══ READING TEXT ══

Zero Trust: Why Companies Are Switching To A New Security Paradigm

By: Marco
September 28, 2020

You may be hearing the term "Zero Trust" more often these days. Though the concept has been around for years, it’s gained more traction since the mass migration of employees working remotely.

Zero trust centers around a strict methodology that requires everyone and everything trying to connect with an organization’s digital workplace environment to provide verification before getting access.

It may sound similar to what you’re already doing. Employees, clients and vendors probably already provide some sort of verification before accessing your system. But with zero trust, there are a number of added safeguards. No one is trusted by default, even those already inside the network perimeter. Why are all of these added safeguards necessary? We’ll break it down with two simple analogies.  

Security Best Practices

When we talk to corporate decision makers about zero trust, one of the first things they typically say is, “I trust all of my employees.” This is probably true for most organizations. But, employee trust has little to do with why implementing zero trust is so important. The larger issue is that there are bad actors around the world trying to impersonate those employees and take advantage of the trust the organization has in them.

═══
══ DATASET CONTENT ══

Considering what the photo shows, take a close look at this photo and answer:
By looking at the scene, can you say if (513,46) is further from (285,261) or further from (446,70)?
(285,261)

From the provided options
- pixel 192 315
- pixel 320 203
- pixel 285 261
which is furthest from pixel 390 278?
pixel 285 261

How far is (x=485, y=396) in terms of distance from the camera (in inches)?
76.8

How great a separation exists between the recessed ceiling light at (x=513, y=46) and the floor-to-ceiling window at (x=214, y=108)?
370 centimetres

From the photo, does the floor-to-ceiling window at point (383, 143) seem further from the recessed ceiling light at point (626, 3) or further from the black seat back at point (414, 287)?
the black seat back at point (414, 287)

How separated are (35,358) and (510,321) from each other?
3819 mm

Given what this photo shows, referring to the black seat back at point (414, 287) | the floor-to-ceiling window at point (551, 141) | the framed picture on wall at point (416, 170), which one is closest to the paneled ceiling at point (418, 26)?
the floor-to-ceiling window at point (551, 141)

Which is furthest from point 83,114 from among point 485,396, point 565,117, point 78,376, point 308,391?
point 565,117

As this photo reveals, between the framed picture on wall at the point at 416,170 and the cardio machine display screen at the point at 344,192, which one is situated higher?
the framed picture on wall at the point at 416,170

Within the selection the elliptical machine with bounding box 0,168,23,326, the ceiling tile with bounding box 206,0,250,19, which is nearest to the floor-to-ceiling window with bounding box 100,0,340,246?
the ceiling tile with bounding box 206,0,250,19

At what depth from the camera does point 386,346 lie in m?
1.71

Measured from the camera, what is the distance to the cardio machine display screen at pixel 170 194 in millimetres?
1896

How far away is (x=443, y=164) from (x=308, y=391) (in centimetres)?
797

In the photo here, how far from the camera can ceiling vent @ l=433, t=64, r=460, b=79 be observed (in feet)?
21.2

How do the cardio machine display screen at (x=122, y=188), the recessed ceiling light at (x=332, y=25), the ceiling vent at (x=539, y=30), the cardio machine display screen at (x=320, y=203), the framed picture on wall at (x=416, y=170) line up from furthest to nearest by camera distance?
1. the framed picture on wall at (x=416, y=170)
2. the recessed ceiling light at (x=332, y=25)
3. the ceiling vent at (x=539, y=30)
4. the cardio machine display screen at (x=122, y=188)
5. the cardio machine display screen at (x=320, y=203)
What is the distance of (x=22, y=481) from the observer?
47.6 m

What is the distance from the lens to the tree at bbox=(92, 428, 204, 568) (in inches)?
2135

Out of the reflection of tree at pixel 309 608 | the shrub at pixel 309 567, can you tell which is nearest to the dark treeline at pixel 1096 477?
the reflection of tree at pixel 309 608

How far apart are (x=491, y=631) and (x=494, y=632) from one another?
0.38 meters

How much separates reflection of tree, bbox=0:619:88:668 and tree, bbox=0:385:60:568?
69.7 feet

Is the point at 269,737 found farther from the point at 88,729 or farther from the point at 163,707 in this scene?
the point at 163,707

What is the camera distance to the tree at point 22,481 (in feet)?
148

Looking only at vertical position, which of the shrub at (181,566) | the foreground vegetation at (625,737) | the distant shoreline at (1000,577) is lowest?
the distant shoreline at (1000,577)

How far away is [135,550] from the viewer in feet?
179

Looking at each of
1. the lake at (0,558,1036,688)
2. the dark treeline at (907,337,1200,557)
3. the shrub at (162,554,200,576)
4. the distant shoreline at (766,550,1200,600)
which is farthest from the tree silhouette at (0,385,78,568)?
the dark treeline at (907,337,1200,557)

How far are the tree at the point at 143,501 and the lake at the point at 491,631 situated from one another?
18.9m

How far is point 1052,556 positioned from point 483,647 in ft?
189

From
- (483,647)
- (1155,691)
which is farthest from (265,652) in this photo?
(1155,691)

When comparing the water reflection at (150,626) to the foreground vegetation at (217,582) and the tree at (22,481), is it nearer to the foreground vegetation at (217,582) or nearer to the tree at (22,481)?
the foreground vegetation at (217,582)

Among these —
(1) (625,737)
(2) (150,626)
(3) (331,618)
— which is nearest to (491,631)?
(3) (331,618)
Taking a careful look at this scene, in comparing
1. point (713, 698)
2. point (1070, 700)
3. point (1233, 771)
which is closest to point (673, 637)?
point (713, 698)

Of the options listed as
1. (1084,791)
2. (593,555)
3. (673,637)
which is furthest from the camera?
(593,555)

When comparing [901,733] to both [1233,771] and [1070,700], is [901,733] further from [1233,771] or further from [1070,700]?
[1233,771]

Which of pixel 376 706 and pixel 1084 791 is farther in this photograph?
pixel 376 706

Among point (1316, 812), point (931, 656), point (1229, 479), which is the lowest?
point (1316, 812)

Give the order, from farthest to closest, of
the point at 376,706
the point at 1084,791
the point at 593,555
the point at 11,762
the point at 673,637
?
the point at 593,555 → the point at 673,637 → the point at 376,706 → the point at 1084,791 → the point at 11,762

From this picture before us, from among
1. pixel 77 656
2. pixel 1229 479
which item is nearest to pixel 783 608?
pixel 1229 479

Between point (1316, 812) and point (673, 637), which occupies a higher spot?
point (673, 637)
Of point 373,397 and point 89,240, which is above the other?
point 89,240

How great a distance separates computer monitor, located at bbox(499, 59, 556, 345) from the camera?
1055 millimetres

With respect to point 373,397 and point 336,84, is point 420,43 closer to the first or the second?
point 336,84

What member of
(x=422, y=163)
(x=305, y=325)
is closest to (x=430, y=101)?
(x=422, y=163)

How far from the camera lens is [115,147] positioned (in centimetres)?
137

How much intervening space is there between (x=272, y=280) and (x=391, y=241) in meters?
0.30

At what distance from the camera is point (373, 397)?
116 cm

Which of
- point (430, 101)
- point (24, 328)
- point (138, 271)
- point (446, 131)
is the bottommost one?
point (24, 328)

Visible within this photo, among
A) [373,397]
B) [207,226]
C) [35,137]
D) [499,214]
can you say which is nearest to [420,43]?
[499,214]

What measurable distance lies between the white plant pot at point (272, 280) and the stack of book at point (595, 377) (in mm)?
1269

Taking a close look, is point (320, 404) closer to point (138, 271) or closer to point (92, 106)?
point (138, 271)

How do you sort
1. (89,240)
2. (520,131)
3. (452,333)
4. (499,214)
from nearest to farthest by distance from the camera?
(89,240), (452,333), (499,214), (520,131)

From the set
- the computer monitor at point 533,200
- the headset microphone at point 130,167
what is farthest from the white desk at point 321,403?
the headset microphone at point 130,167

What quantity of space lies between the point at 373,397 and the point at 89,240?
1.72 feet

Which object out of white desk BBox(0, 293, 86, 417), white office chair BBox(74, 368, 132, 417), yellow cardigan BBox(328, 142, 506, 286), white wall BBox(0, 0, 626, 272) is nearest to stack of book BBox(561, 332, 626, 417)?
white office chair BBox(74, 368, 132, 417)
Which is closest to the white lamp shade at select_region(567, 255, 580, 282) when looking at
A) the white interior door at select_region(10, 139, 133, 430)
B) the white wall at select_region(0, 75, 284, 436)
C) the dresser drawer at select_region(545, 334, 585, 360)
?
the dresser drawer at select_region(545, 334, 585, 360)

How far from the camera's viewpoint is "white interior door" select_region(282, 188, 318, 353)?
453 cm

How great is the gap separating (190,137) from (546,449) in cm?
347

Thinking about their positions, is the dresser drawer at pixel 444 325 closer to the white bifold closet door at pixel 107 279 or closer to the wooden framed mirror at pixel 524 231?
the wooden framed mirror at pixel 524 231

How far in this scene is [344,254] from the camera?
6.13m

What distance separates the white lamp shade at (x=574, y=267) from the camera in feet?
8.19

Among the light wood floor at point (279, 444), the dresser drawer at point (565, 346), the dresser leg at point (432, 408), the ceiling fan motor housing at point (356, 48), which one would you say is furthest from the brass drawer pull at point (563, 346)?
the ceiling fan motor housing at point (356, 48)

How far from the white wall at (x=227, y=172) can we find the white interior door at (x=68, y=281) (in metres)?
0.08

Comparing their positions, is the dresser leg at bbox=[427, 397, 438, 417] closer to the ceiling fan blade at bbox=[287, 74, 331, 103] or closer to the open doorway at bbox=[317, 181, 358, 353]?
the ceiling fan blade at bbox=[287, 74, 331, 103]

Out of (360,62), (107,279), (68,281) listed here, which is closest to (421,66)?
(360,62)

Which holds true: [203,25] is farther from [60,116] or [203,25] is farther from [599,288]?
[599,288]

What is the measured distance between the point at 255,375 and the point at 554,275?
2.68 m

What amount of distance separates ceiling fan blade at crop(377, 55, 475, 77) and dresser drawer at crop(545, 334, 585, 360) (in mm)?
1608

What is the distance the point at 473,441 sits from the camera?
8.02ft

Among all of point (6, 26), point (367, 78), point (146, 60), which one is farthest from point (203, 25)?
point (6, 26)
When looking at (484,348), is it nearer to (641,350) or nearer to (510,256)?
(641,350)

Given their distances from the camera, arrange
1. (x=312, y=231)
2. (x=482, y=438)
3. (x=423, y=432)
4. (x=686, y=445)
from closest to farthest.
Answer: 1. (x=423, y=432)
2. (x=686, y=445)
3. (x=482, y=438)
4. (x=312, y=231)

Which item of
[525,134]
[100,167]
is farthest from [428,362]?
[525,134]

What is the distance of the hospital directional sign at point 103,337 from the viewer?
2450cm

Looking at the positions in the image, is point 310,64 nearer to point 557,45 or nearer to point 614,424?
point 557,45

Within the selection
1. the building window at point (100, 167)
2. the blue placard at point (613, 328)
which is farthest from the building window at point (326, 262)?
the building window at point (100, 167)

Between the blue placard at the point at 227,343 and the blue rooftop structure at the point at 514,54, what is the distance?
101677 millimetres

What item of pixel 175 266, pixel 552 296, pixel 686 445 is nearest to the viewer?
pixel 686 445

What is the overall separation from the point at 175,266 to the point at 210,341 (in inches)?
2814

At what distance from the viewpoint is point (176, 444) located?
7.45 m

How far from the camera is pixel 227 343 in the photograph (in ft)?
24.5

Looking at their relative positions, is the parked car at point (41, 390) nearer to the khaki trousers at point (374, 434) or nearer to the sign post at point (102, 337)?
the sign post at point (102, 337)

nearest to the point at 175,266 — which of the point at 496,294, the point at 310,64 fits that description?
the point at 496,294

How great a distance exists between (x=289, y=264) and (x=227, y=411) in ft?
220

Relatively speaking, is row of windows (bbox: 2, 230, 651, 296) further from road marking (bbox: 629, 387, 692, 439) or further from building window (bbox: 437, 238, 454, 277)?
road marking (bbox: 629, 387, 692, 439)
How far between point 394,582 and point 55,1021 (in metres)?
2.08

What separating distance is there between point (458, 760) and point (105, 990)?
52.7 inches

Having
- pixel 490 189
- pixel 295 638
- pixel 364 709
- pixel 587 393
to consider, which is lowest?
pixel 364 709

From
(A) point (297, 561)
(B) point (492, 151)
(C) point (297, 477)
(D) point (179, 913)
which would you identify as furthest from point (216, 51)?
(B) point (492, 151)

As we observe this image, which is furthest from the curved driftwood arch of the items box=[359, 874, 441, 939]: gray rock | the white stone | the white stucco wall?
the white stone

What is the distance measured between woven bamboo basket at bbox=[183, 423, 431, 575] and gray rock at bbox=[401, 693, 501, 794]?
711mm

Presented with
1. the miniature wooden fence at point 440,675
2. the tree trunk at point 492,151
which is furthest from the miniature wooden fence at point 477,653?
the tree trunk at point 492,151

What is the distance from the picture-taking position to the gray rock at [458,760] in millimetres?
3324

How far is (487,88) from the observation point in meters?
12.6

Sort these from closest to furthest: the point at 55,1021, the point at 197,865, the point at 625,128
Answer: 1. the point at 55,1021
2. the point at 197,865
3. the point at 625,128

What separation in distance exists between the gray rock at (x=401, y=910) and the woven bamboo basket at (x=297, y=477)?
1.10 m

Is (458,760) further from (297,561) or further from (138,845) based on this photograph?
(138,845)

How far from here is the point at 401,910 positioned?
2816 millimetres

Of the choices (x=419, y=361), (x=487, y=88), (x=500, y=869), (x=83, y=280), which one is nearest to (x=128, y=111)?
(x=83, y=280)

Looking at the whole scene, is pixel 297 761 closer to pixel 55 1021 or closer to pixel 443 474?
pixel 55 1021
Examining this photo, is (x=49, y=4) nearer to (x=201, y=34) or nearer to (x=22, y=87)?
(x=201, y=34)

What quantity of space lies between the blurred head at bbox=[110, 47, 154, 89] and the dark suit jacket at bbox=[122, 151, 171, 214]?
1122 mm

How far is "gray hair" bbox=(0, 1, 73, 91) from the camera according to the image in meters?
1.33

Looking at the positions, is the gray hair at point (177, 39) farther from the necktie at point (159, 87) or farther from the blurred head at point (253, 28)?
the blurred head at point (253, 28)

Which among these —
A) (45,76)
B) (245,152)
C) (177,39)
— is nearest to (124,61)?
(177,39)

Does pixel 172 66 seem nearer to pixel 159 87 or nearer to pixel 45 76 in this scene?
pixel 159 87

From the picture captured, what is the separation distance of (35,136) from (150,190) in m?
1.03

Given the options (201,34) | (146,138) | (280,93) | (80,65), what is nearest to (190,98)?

═══

WORK TO BE COMPLETED:
In the article on zero trust, what do corporate decision makers typically say first when zero trust is discussed with them?

COMPLETE OUTPUT:
They typically say, "I trust all of my employees."